Newsday February 07, 2007
Our men and women in Iraq deserve the best weapons
By James P. Pinkerton
OK, we’re going to “surge” in Iraq. Surge with what? With expendable technology, or with the precious blood of our men and women? Unfortunately, President Bush doesn’t have much of a choice — we have underinvested in the machinery that would boost our prospects for victory.
Today the U.S. battle plan in Iraq and Afghanistan can be summed up in one term: labor-intensive. We send our best war fighters into harm’s way in underarmored vehicles and with insufficient logistical support. Who says so? The U.S. Army. Here’s Lt. Gen. Stephen Speakes, the Army’s deputy chief of staff for force development, in The Washington Post on Jan. 30: “We don’t have the (armor) kits, and we don’t have the trucks.”
Former Secretary of Defense Donald Rumsfeld was barely right when he said in 2004, “You have to go to war with the Army you have, not the Army you want.” If war comes suddenly, as with Pearl Harbor in 1941, then of course we have to fight immediately with whatever we have. But even then, it’s important to learn lessons and apply them immediately.
Moreover, as the fighting drags on, we would hope that our politicomilitary leadership would rush to embrace the latest in technology, not only to maximize prospects of victory but also to minimize cost in American lives. The 45 months of World War II witnessed an efflorescence of technological developments on the American side, from improved tanks and torpedoes to all-new jet aircraft and even the atomic bomb.
WHERE ARE ADVANCES?
Each innovation was costly but more than worth the money. Has there been a similar evolution of American “miltech” in our 46 months in Iraq? If not, why not?
After nearly four years of fighting. Americans ride around “on patrol.” Are they conducting combat operations, or are they just sitting ducks? OK, moving ducks, but still ducks.

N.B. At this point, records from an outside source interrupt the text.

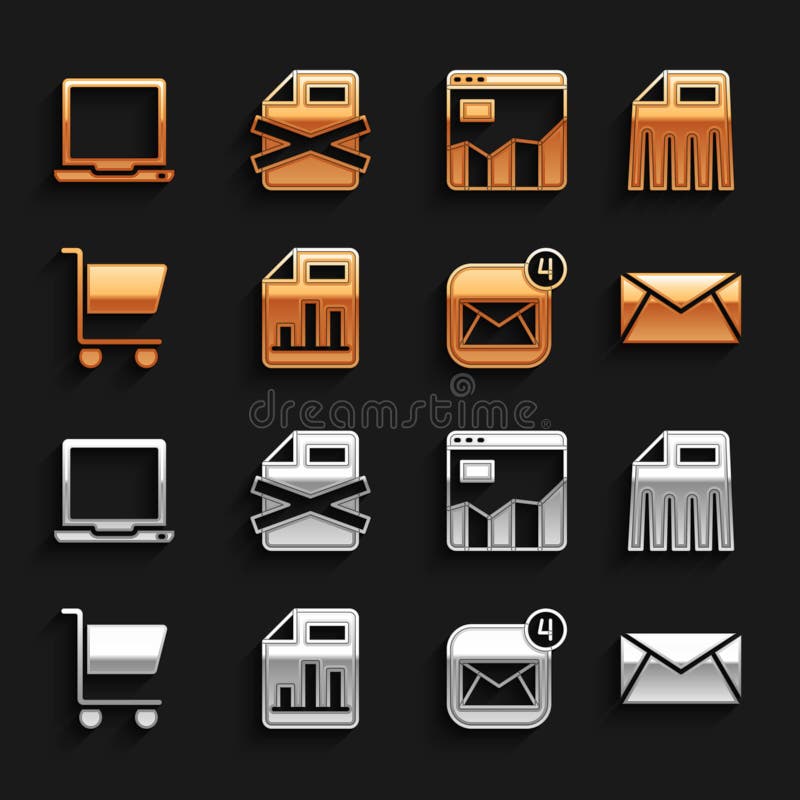 4

dreamstime

4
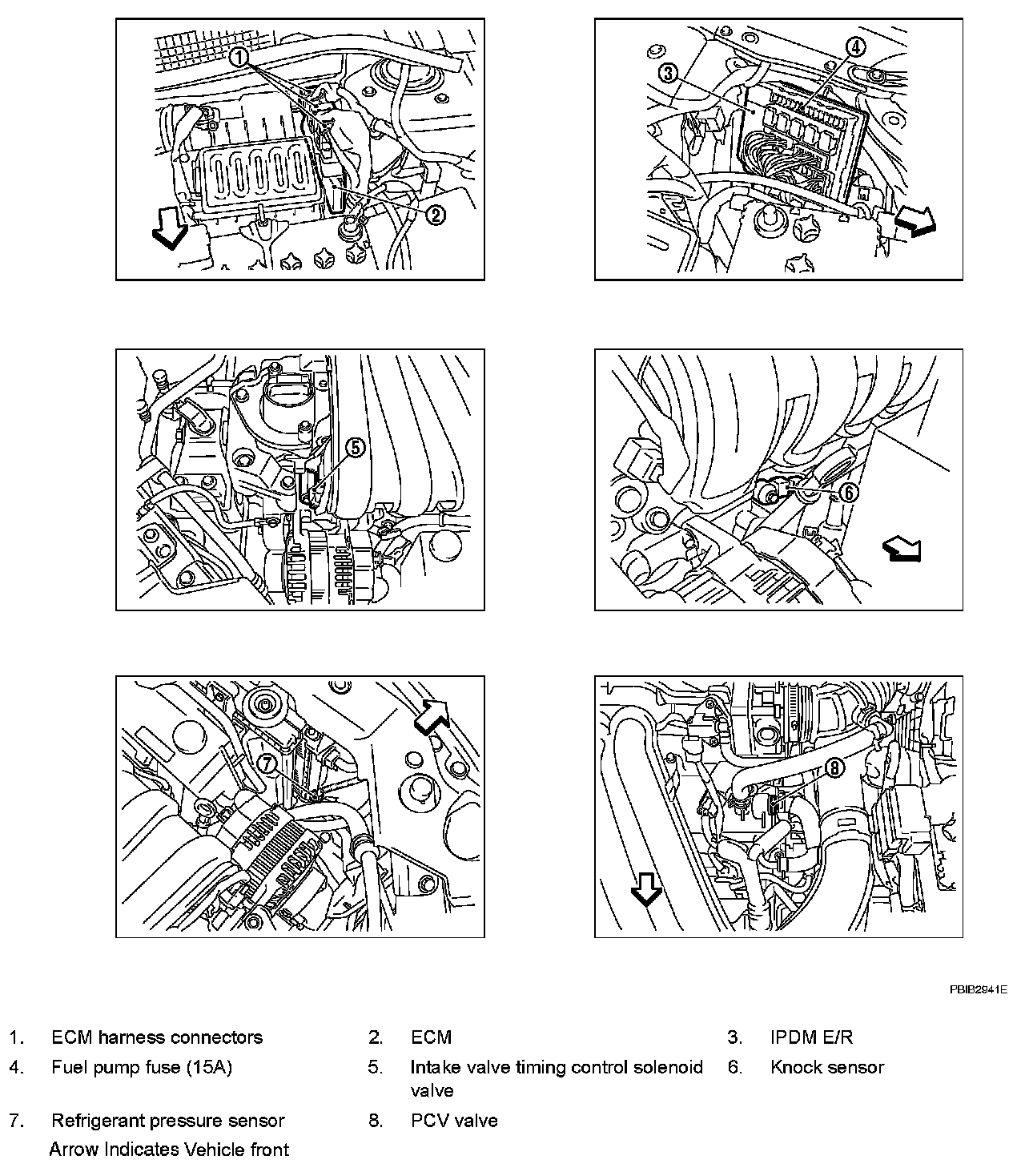 1
2
3
4
5
6
7
8

PBIB2941E

1. ECM harness connectors
2. ECM
3. IPDM E/R
4. Fuel pump fuse (15A)
5. Intake valve timing control solenoid valve
6. Knock sensor
7. Refrigerant pressure sensor
8. PCV valve

Arrow Indicates Vehicle front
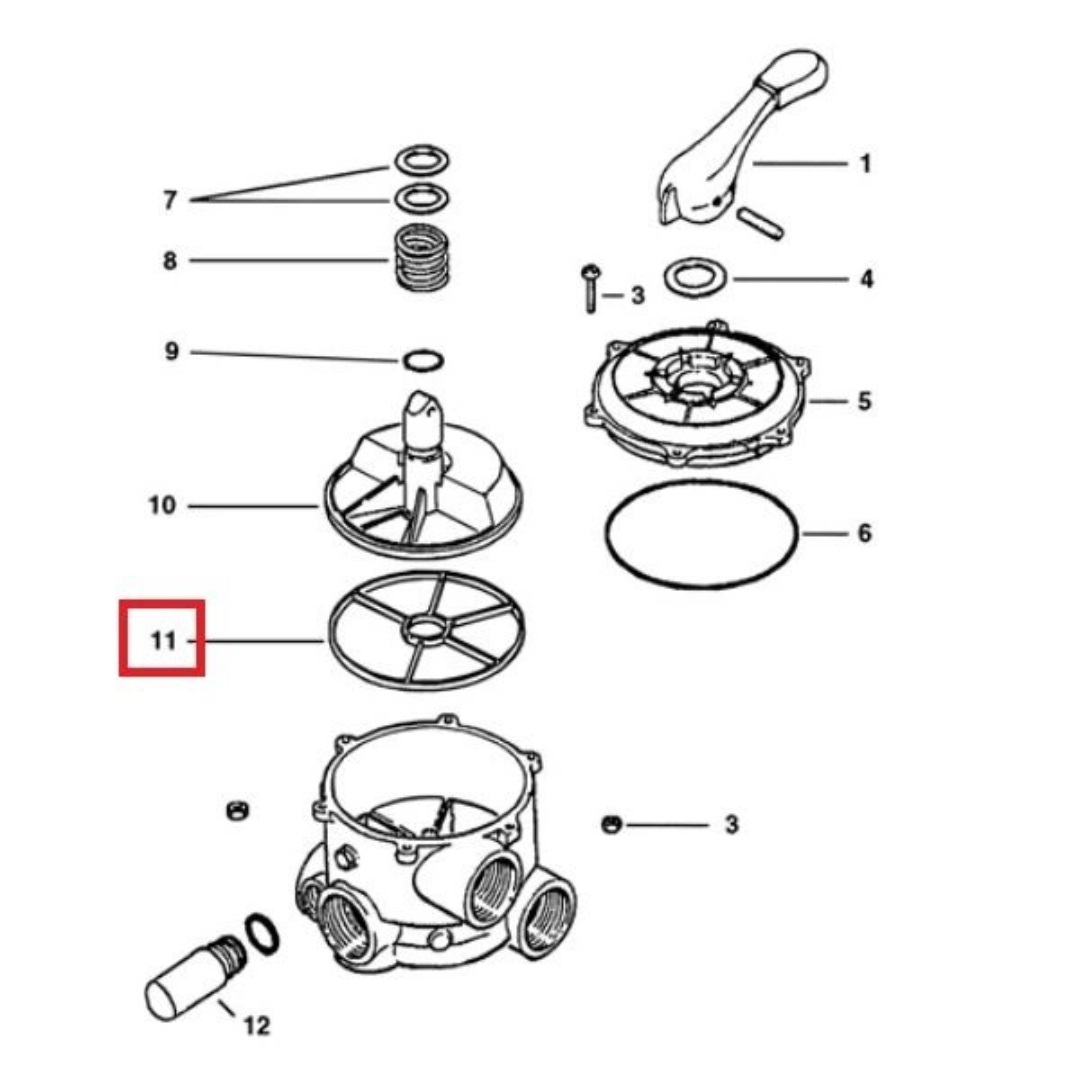 7
8
9
10
11
12
1
3
4
5
6
3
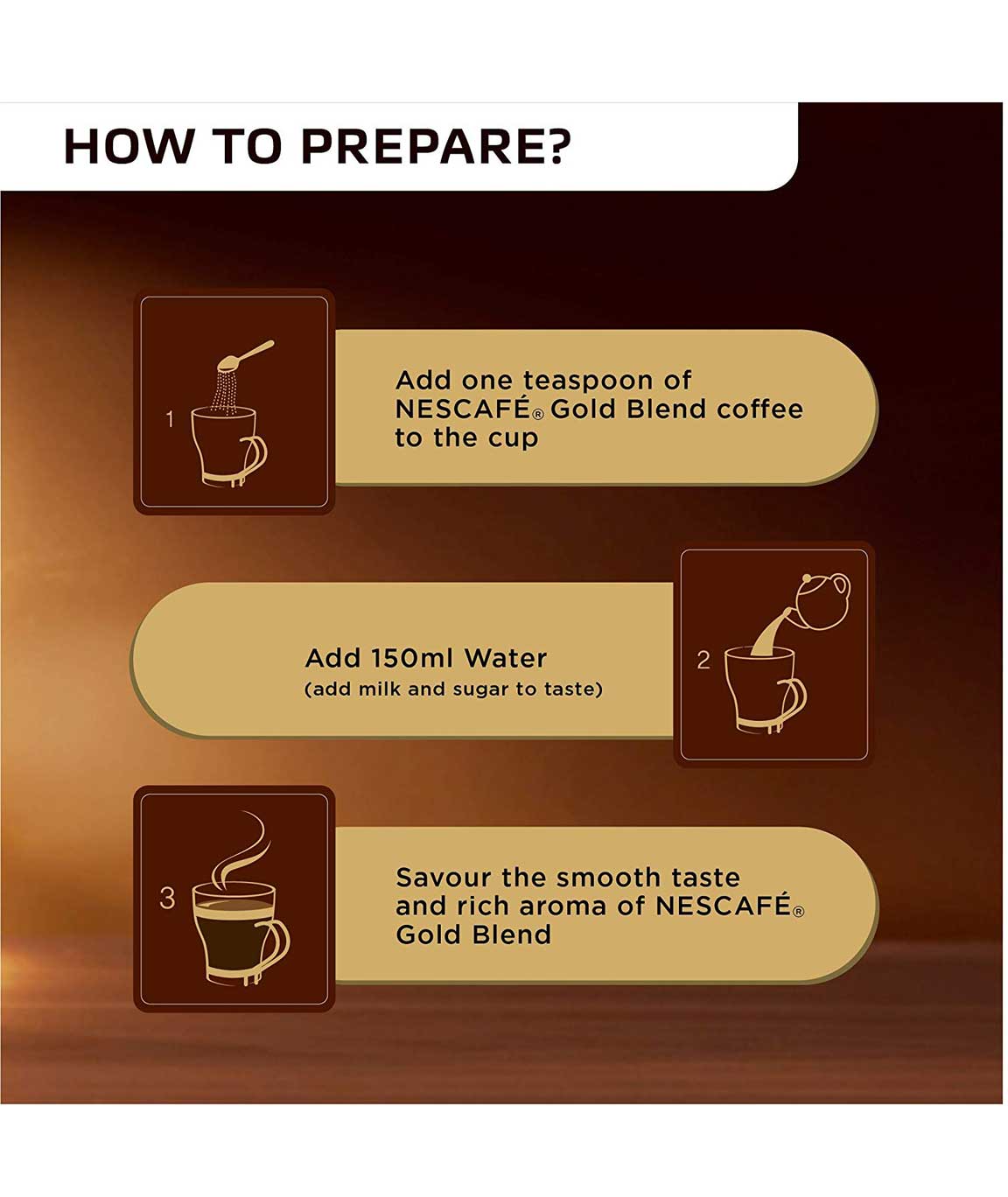 HOW TO PREPARE?

1

Add one teaspoon of NESCAFÉ® Gold Blend coffee to the cup

Add 150ml Water
(add milk and sugar to taste)

2

3

Savour the smooth taste and rich aroma of NESCAFÉ® Gold Blend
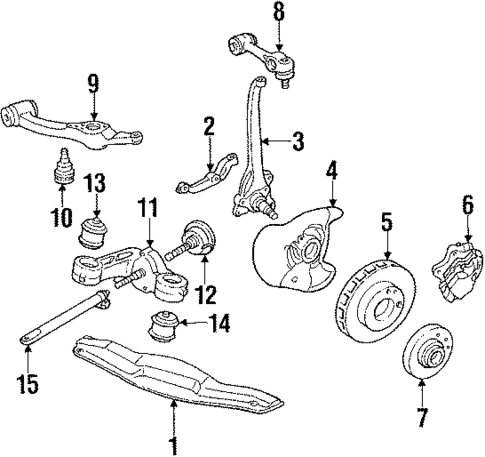 8
9
2
3
4
13
10
11
6
5
12
14
15
7
1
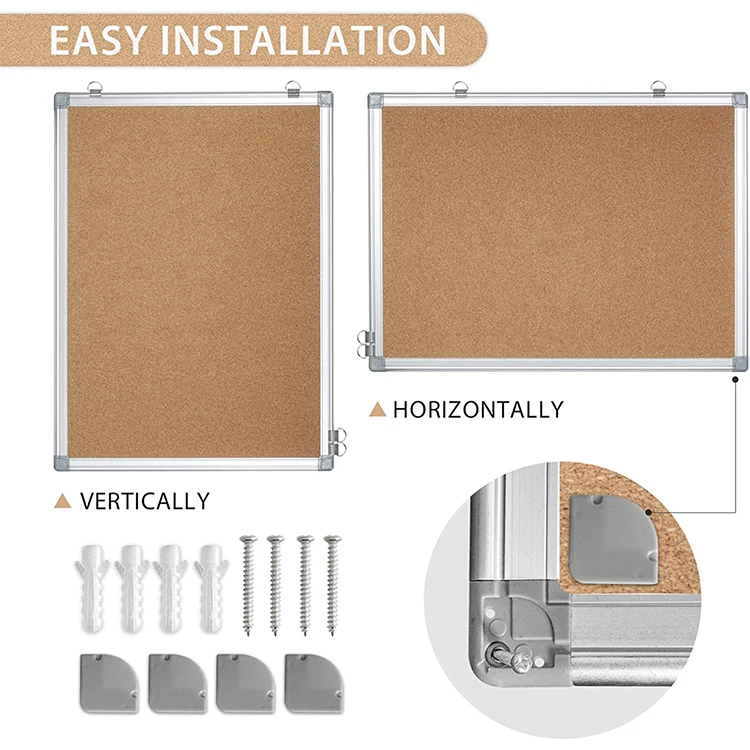 EASY INSTALLATION

HORIZONTALLY

VERTICALLY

One gets the sad feeling that the Americans, in their high-profile vehicles, will be remembered as the 21st-century equivalent of the 18th-century Redcoats, British soldiers who marched in tidy formation through the forests of the Colonies, vulnerable to American snipers behind trees. The British couldn’t or wouldn’t adapt to the challenge. They lost men, then the war.
Today our armed forces are discovering the latest evolution of American-killing bomb technology, which may have emerged from a laboratory in, say, Iran or Russia. The latest iteration of the improvised explosive device — the cause of most American casualties in Iraq — is known as the explosively formed projectile, a sobering reminder that enemies are evolving their weaponry, and might even be gaining an edge. John Pike of Globalsecurity.org says in USA Today that the EFP “goes through armor like a hot knife through butter.”
Why, after four years, haven’t we figured out how to detect and clear away EFPs and similar weapons? More to the point, why haven’t we transcended the issue of “boots on the ground?” If our leaders had really wanted to succeed in Iraq, they would have spent whatever it took to equip our military with the tools of triumph.
WHAT ABOUT ROBOTS?
Should our warriors perhaps be flying overhead in personalized aircraft? Or should we have automated the battlefield completely, using only expendable robot soldiers?
Such weapons might be the stuff of science fiction, but there’s nothing wrong with a little imagination when trying to win a war. There’s everything wrong with not giving our men and women the best weapons possible, no matter what they cost.